(Data excerpts begins)

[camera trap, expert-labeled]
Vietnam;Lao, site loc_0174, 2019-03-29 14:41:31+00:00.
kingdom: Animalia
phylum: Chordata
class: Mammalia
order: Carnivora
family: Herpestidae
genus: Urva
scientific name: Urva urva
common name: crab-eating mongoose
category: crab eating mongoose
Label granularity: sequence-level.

(Data excerpts ends)
(Data excerpts begins)

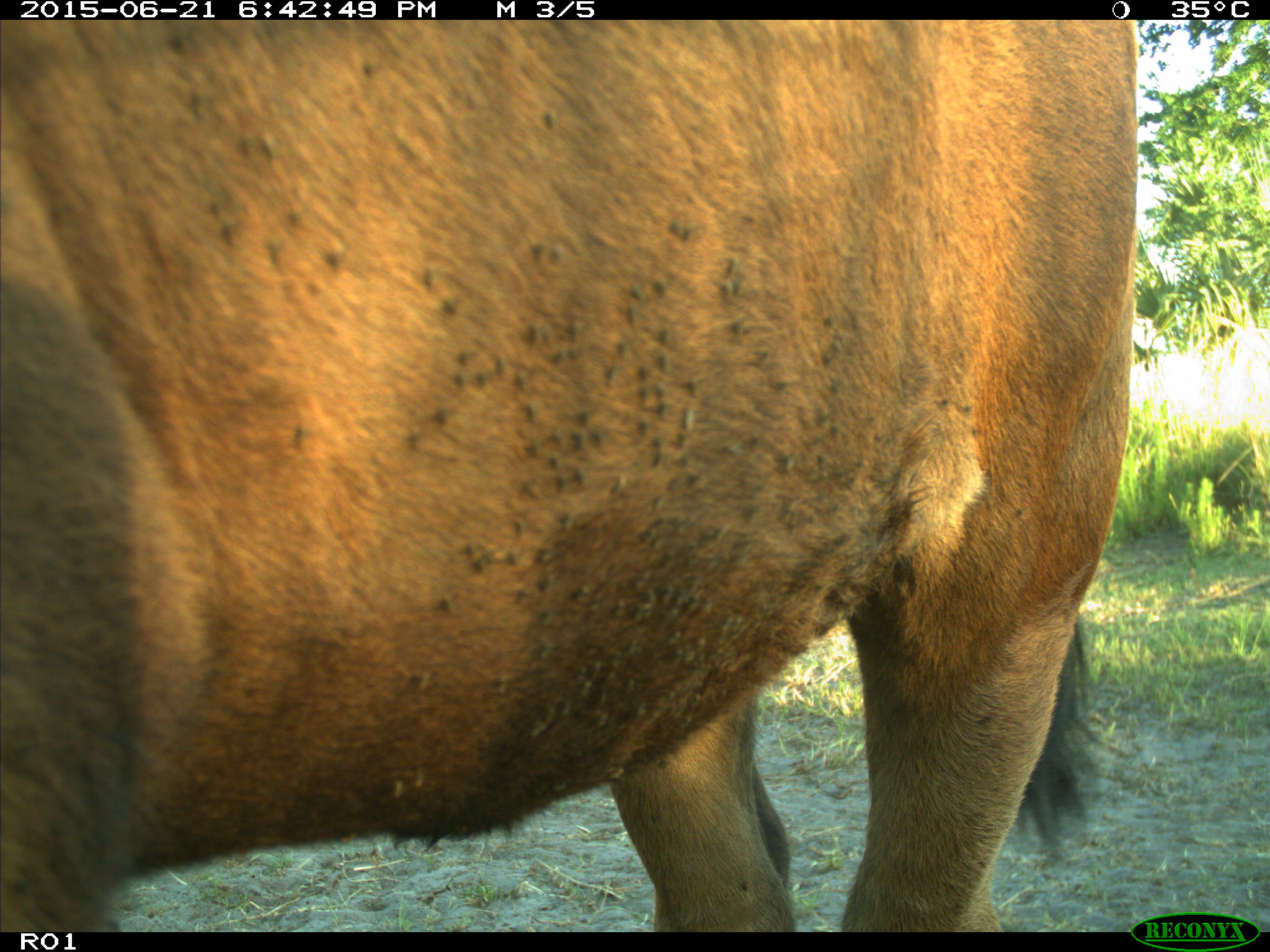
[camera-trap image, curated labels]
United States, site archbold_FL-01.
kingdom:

(Data excerpts ends)
(Data excerpts begins)

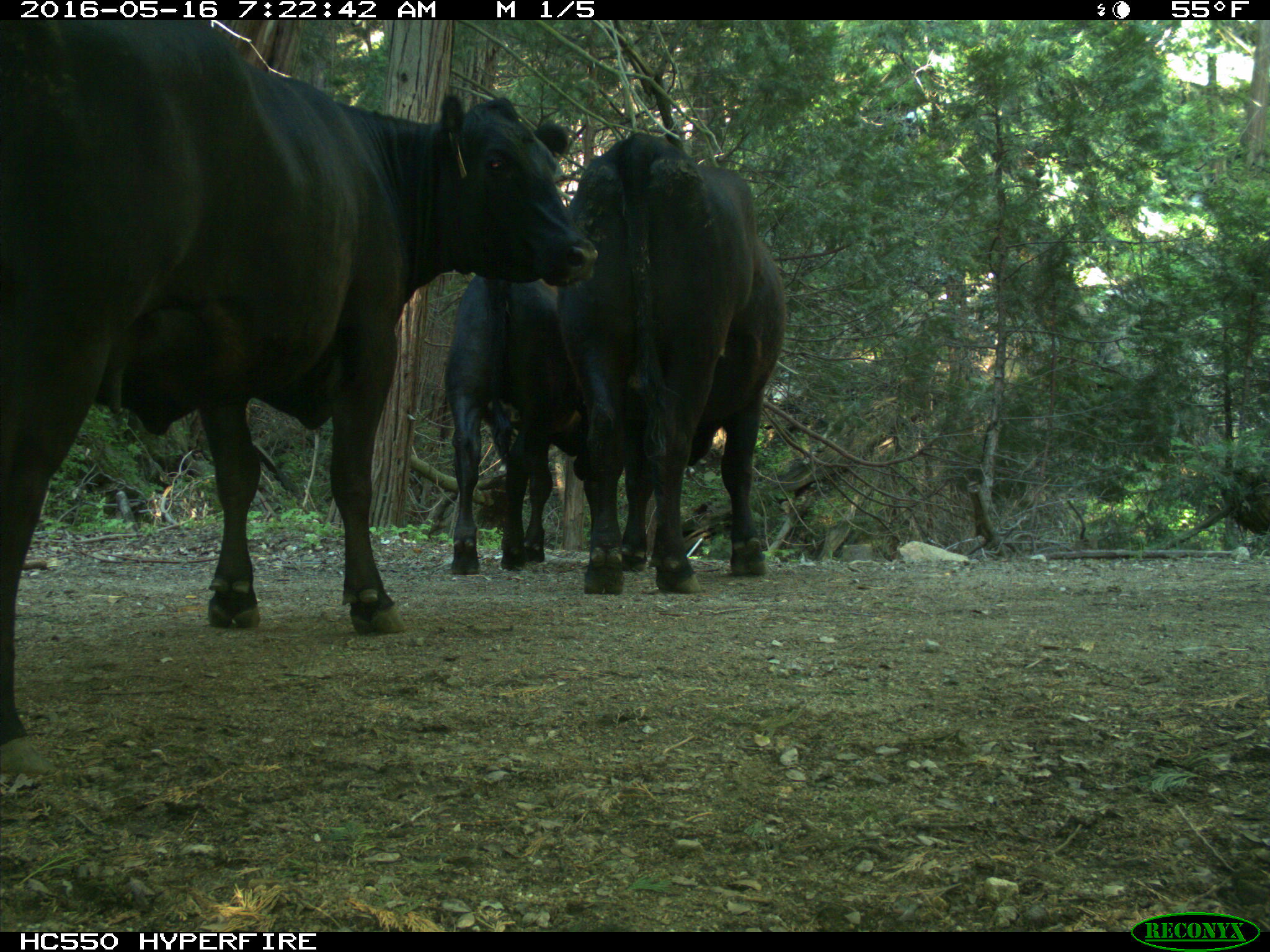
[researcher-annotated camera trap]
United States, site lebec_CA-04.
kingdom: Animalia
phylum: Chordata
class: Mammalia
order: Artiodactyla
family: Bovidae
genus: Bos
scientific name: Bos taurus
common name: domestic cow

(Data excerpts ends)

**Aim of the task**
Within the material above, output exactly the lines from the one with "[camera trap, expert-labeled]" through the one with "Label granularity: sequence-level.", end lines included, and nothing besides.

**Response to the exercise**
[camera trap, expert-labeled]
Vietnam;Lao, site loc_0174, 2019-03-29 14:41:31+00:00.
kingdom: Animalia
phylum: Chordata
class: Mammalia
order: Carnivora
family: Herpestidae
genus: Urva
scientific name: Urva urva
common name: crab-eating mongoose
category: crab eating mongoose
Label granularity: sequence-level.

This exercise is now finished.